We call it the "southern oscillation," the Pacific Ocean current variation that gives us El Nino and his ugly stepsister, La Nina. People living on the Pacific Rim tend to be slightly more aware of it but the impacts are global - and they're deadly.
Researchers at Columbia University have linked El Nino as the proximate cause, or trigger, of 50 of 250 conflicts between 1950 and 2004.
Researchers connected the climate phenomenon known as El Niño, which brings hot and dry conditions to tropical nations and cuts food production, to outbreaks of violence in countries from southern Sudan to Indonesia and Peru.
Solomon Hsiang, who led the research at Columbia University, New York, said: "We can speculate that a long-ago Egyptian dynasty was overthrown during a drought. This study shows a systematic pattern of global climate affecting conflict right now. We are still dependent on climate to a very large extent."
Hsiang said that pre-emptive action could prevent bloodshed because El Niño events could be predicted up to two years ahead. "We hope our study may help reduce humanitarian suffering."

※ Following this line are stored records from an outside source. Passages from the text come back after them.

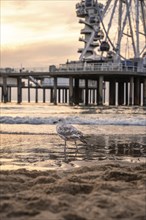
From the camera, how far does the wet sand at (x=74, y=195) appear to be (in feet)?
17.5

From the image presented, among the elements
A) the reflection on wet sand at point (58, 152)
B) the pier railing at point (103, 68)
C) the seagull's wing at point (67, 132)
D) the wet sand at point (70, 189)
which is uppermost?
the pier railing at point (103, 68)

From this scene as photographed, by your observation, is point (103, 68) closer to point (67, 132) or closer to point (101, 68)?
point (101, 68)

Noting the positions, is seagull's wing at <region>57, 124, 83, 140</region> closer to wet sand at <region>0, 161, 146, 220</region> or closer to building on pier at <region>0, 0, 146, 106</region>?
wet sand at <region>0, 161, 146, 220</region>

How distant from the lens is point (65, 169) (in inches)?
362

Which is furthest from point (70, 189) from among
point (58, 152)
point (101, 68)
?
point (101, 68)

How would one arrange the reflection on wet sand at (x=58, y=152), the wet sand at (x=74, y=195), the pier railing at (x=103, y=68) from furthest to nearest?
the pier railing at (x=103, y=68), the reflection on wet sand at (x=58, y=152), the wet sand at (x=74, y=195)

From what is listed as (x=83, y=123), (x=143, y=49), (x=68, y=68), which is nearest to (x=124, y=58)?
(x=143, y=49)

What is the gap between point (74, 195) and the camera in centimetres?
638

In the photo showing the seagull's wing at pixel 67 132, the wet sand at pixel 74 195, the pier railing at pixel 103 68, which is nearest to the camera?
the wet sand at pixel 74 195

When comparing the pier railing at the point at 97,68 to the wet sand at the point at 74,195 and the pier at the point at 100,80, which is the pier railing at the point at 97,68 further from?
the wet sand at the point at 74,195

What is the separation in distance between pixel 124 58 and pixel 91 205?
238ft

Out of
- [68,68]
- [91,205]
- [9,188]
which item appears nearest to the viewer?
[91,205]

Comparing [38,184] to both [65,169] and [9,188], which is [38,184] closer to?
[9,188]

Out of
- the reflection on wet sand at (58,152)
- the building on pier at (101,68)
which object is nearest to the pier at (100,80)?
the building on pier at (101,68)
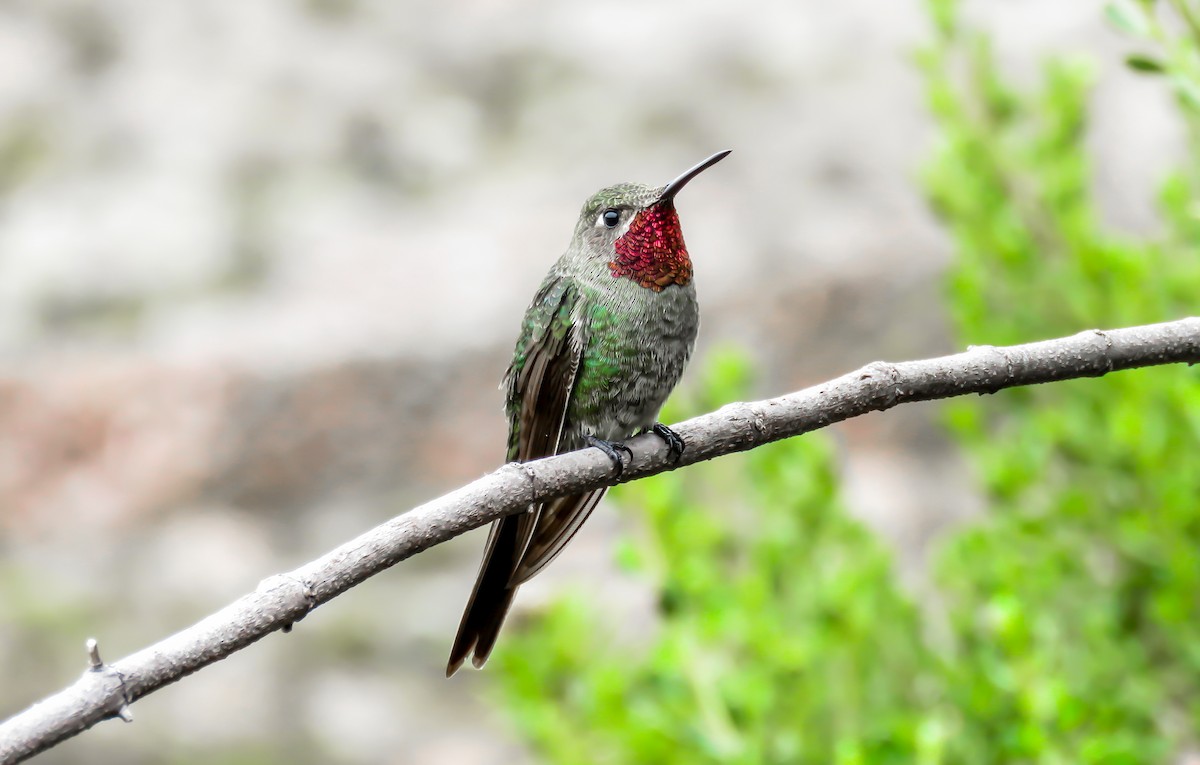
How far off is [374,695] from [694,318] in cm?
272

Global warming caused by humans, with the continual ramping up of temperature and extreme weather, differs from the natural El Niño cycle, the scientists are careful to note.

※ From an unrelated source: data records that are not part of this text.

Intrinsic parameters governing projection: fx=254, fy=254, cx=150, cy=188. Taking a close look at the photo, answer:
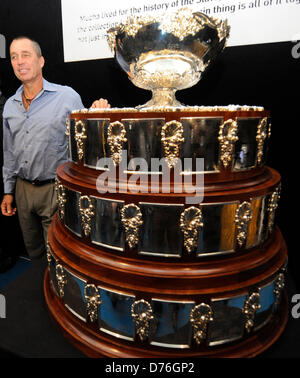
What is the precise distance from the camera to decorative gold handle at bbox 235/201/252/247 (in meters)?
0.71

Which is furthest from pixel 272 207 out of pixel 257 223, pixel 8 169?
pixel 8 169

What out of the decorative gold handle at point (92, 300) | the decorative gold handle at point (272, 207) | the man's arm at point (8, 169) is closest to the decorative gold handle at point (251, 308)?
the decorative gold handle at point (272, 207)

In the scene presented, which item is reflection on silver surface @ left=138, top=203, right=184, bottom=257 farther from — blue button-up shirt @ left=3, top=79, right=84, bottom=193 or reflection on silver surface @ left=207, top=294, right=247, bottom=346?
blue button-up shirt @ left=3, top=79, right=84, bottom=193

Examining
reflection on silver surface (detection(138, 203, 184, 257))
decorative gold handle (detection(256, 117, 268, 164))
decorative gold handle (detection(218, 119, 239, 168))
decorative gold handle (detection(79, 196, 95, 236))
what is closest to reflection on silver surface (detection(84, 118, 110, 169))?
decorative gold handle (detection(79, 196, 95, 236))

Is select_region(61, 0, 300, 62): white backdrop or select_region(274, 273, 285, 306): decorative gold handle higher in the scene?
select_region(61, 0, 300, 62): white backdrop

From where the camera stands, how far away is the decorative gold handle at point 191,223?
0.68 meters

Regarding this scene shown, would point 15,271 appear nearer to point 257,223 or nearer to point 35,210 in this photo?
point 35,210

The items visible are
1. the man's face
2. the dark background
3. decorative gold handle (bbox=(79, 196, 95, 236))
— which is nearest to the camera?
decorative gold handle (bbox=(79, 196, 95, 236))

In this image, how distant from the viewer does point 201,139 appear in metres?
0.68

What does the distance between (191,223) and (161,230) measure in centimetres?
8

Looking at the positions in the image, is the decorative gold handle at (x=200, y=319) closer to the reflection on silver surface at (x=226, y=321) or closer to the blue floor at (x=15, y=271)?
the reflection on silver surface at (x=226, y=321)

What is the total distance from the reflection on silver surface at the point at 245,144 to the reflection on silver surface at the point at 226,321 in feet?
1.26

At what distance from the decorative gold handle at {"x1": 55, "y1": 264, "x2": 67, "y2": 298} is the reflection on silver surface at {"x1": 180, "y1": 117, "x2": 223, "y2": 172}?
556mm

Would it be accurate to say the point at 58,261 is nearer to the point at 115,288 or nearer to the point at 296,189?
the point at 115,288
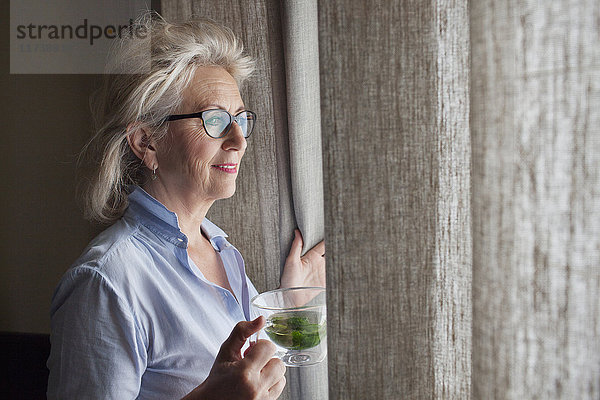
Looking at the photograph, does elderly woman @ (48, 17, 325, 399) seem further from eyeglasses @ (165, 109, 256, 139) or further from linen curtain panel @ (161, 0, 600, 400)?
linen curtain panel @ (161, 0, 600, 400)

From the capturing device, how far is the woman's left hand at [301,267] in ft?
2.97

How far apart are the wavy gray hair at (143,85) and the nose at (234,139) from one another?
88mm

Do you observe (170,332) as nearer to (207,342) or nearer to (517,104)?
(207,342)

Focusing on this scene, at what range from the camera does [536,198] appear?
0.26 metres

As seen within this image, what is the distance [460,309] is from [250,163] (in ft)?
2.06

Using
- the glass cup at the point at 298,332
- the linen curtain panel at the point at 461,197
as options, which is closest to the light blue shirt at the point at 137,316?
the glass cup at the point at 298,332

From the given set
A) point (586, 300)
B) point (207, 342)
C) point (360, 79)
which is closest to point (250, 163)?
point (207, 342)

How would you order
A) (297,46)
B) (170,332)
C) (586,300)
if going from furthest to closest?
(297,46) → (170,332) → (586,300)

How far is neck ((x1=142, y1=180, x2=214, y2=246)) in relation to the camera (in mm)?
808

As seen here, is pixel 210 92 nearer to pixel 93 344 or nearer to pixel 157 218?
pixel 157 218

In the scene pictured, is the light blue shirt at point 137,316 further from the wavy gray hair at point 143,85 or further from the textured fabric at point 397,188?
the textured fabric at point 397,188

Mark Cane, a member of the team, said global warming would have greater climatic impacts than El Niño, making it "hard to imagine" it would not provoke conflicts.
The scientists are beginning work to discover the factors involved in the climate-conflict link. Food is likely to be key as crop yields and incomes from agriculture are known to fall heavily in El Niño years.

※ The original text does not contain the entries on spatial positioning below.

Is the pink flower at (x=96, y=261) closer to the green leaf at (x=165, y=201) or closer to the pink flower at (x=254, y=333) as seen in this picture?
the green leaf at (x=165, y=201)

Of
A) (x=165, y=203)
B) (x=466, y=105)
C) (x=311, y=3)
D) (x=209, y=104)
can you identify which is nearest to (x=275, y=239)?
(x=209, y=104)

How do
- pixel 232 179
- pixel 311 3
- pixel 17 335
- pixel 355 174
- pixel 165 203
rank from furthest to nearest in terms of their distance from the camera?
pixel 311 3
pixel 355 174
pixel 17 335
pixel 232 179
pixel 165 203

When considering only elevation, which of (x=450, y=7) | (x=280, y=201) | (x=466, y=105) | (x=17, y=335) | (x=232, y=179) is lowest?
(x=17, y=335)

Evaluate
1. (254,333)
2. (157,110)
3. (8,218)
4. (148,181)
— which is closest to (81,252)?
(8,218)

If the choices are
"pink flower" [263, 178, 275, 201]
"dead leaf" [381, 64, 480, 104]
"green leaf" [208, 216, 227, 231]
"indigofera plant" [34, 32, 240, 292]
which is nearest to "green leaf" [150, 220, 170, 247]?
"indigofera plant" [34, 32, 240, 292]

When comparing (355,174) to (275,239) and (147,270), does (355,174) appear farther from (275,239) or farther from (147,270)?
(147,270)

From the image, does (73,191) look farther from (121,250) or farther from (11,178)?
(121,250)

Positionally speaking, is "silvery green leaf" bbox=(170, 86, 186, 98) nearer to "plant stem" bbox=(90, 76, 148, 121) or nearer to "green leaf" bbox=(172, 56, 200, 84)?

"When crops fail, people may take up a gun to make a living," said Hsiang.
"Take up a gun to make a living." Hmm, isn't that what Texas governor Rick Perry has in mind?
Another team of researchers, this time from Cornell, have released a paper. Here is the chilling abstract:
Despite the many possible contributing factors, the timing of violent protests in North Africa and
the Middle East in 2011 as well as earlier riots in 2008 coincides with large peaks in global food
prices. We identify a specific food price threshold above which protests become likely. These obser-
vations suggest that protests may reflect not only long-standing political failings of governments,
but also the sudden desperate straits of vulnerable populations. If food prices remain high, there is
likely to be persistent and increasing global social disruption. Underlying the food price peaks we
also and an ongoing trend of increasing prices. We extrapolate these trends and identify a crossing
point to the domain of high impacts, even without price peaks, in 2012-2013. This implies that
avoiding global food crises and associated social unrest requires rapid and concerted action.
Did you get that? There is a specific food price index above which instability is triggered. The UN FAO fixes that at 210. Right now we're at 234 and the Cornell team believes the world will become permanently above 210 within just a year or two. And that's with the onset of climate change impacts just beginning. I'm sorry, I know this is a huge downer but that's only because we live in such a totally advantaged country. Imagine, just try to imagine, what this revelation means to most of the people living in most of the world and then explain to me, one more time, about that Tar Sands thing.